Online recorder choir welcomes all
With all ensembles unable to rehearse or perform in Stanford’s performance spaces, COVID-19 has drastically changed the performing arts landscape on campus and beyond. In the face of the postponement of live music making, a group of students including Julie Fukunaga, ’20, Olivia Popp, ’21, Merlin MacGillivray, ’20, Michael Svolos, ’20, Kalea Woods, ’20, and Omar El-Sabrout, ’19, are organizing new virtual opportunities for musical collaboration with the Stanford Recorder Choir.
Originated in 2018, the ensemble was forced to go digital in the spring quarter but retains its core tenets. “Our emphasis is on inclusivity. We want people to have access to playing in a musical ensemble no matter their experience or inexperience with music,” says Fukunaga.
The recorder, an instrument that can be picked up fairly quickly and that many learn in elementary school music classes, proved to be the perfect tool to unite students with a wide variety of musical backgrounds. On the questionnaire for prospective choir-members, the organizers describe the ensemble’s communal ethos: “We think it is extremely important for everyone to have a creative outlet during this time, so everyone is welcome, especially those with no musical or other artistic background.”
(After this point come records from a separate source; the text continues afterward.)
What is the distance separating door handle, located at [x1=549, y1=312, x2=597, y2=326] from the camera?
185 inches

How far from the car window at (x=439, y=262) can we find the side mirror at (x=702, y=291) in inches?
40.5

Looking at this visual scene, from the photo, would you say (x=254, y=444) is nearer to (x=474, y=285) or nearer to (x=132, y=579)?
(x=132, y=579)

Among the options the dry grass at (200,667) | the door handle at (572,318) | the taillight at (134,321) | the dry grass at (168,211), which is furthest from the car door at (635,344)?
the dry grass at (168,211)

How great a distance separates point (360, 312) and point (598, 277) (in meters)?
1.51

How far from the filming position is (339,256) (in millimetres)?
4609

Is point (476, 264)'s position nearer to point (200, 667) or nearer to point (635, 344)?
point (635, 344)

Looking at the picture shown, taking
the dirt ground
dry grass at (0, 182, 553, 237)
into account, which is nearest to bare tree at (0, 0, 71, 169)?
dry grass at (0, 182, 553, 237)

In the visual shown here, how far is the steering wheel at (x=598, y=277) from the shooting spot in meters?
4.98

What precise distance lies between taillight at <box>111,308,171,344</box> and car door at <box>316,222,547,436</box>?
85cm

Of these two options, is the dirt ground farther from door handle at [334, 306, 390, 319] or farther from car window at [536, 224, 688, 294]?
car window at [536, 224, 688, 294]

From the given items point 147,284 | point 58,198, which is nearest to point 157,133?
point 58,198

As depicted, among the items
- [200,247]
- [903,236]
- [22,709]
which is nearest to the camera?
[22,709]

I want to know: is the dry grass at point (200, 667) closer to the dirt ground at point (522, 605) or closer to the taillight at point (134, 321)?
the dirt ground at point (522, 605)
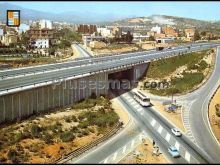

The COVID-19 Creative Response Grant will support the purchase and delivery of high-pitched recorders (sopraninos) traditional recorders (sopranos) and lower-pitched instruments (altos), and the choir will meet and rehearse online. Students with more experience will coach those who are new to the instrument, and all participants will work together toward a final, digital concert of originally arranged songs.
In a time when performance has become impossible on the Stanford campus, the recorder choir project has the goal of showing that anyone can be an artist and that, even through social distancing, music can bring people together.